■ **Selected extract**
□ □ □ □ □

0
import numpy as np

    m = 100
    X = 6 * np.random.rand(m, 1) - 3
    y = 0.5 * X**2 + X + 2 + np.random.randn(m, 1)

from sklearn.metrics import mean_squared_error
from sklearn.model_selection import train_test_split

    def plot_learning_curves(model, X, y):
    X_train, X_val, y_train, y_val = train_test_split(X, y, test_size=0.2, random_state=10)
    train_errors, val_errors = [], []
    for m in range(1, len(X_train)):
        model.fit(X_train[:m], y_train[:m])
        y_train_predict = model.predict(X_train[:m])
        y_val_predict = model.predict(X_val)
        train_errors.append(mean_squared_error(y_train[:m], y_train_predict))
        val_errors.append(mean_squared_error(y_val, y_val_predict))

    plt.plot(np.sqrt(train_errors), "r-+", linewidth=2, label="train")

□ □ □ □ □

■ **Extracted information**
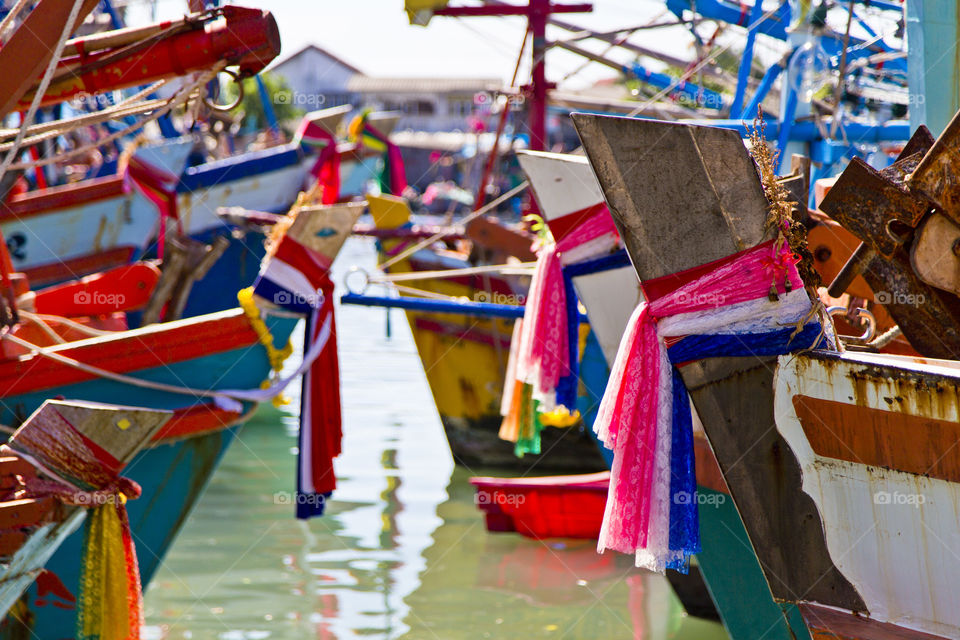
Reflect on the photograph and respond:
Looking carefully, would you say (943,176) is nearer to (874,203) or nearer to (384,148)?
(874,203)

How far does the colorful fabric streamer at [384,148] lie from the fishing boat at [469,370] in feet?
9.86

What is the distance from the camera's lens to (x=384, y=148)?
42.5 ft

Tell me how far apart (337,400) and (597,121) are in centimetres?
268

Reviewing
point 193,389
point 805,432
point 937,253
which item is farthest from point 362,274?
point 937,253

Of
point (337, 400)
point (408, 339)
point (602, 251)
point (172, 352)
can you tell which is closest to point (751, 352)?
point (602, 251)

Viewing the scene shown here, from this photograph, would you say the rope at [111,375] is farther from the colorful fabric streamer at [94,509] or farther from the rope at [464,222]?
the rope at [464,222]

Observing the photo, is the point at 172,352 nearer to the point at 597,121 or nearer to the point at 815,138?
the point at 597,121

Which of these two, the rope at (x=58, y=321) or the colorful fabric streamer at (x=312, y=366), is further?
the rope at (x=58, y=321)

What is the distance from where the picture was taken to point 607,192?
316 cm

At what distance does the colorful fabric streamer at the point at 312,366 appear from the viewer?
5.20 metres
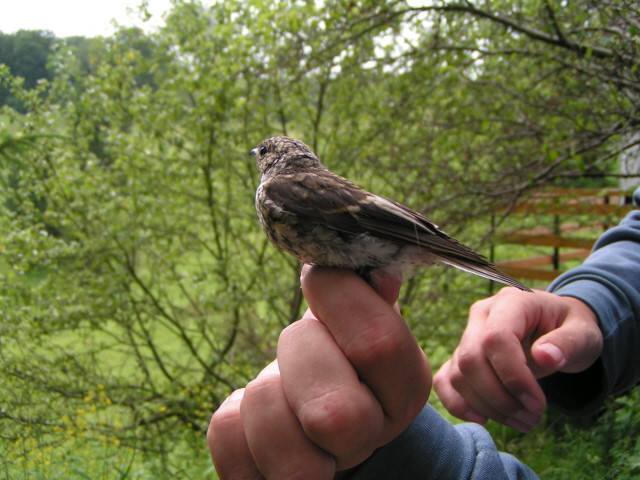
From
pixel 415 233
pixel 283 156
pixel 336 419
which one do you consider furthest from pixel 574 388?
pixel 283 156

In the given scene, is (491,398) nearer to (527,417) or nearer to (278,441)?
(527,417)

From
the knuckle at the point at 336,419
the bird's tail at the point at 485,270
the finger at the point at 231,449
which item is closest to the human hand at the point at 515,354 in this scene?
the bird's tail at the point at 485,270

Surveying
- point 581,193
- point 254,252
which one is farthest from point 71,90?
point 581,193

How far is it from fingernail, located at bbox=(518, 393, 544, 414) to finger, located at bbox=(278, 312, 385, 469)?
0.59 m

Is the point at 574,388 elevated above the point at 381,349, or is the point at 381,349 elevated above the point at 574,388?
the point at 381,349

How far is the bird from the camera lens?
4.46ft

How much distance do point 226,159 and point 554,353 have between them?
4.79 m

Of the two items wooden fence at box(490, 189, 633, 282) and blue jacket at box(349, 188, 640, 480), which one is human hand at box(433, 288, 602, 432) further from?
wooden fence at box(490, 189, 633, 282)

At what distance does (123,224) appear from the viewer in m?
4.86

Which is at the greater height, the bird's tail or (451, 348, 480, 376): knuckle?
the bird's tail

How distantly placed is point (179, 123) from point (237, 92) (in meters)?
0.99

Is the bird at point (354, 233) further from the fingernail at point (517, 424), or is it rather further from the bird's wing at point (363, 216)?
the fingernail at point (517, 424)

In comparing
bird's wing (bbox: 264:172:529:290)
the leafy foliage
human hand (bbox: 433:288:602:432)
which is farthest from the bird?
the leafy foliage

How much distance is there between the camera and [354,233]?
140cm
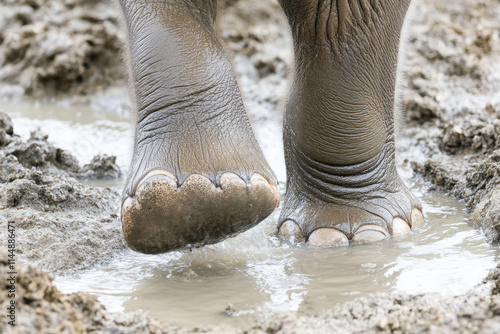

□ □ □ □ □

■ **Requirement A**
Rewrite the learning-curve code between "from sklearn.metrics import" and "val_errors.append(mean_squared_error(y_val, y_val_predict))", inclusive, changing "val_errors" to "validation_errors".
■ **Requirement B**
Put the records between the line holding "Is the point at 574,388" and the end of the records, inclusive, into a JSON list of strings with one string per line and no blank lines. Leave the pictures out.

■ **Written answer A**
from sklearn.metrics import mean_squared_error
from sklearn.model_selection import train_test_split

    def plot_learning_curves(model, X, y):
    X_train, X_val, y_train, y_val = train_test_split(X, y, test_size=0.2, random_state=10)
    train_errors, validation_errors = [], []
    for m in range(1, len(X_train)):
        model.fit(X_train[:m], y_train[:m])
        y_train_predict = model.predict(X_train[:m])
        y_val_predict = model.predict(X_val)
        train_errors.append(mean_squared_error(y_train[:m], y_train_predict))
        validation_errors.append(mean_squared_error(y_val, y_val_predict))

■ **Written answer B**
[
  "Is the point at 574,388 elevated above the point at 381,349, or is the point at 381,349 elevated above the point at 574,388?",
  "the point at 381,349",
  "How far is the bird from the camera lens?",
  "4.46ft",
  "How much distance do point 226,159 and point 554,353 have between them?",
  "4.79 m",
  "Of the two items wooden fence at box(490, 189, 633, 282) and blue jacket at box(349, 188, 640, 480), which one is human hand at box(433, 288, 602, 432) further from?",
  "wooden fence at box(490, 189, 633, 282)",
  "At what distance does (123,224) appear from the viewer in m?",
  "4.86",
  "Which is at the greater height, the bird's tail or (451, 348, 480, 376): knuckle?",
  "the bird's tail",
  "How distantly placed is point (179, 123) from point (237, 92) (in meters)?",
  "0.99",
  "Is the bird at point (354, 233) further from the fingernail at point (517, 424), or is it rather further from the bird's wing at point (363, 216)?",
  "the fingernail at point (517, 424)",
  "In comparing",
  "bird's wing (bbox: 264:172:529:290)",
  "the leafy foliage",
  "human hand (bbox: 433:288:602:432)",
  "which is farthest from the bird?",
  "the leafy foliage",
  "How much distance is there between the camera and [354,233]?",
  "140cm"
]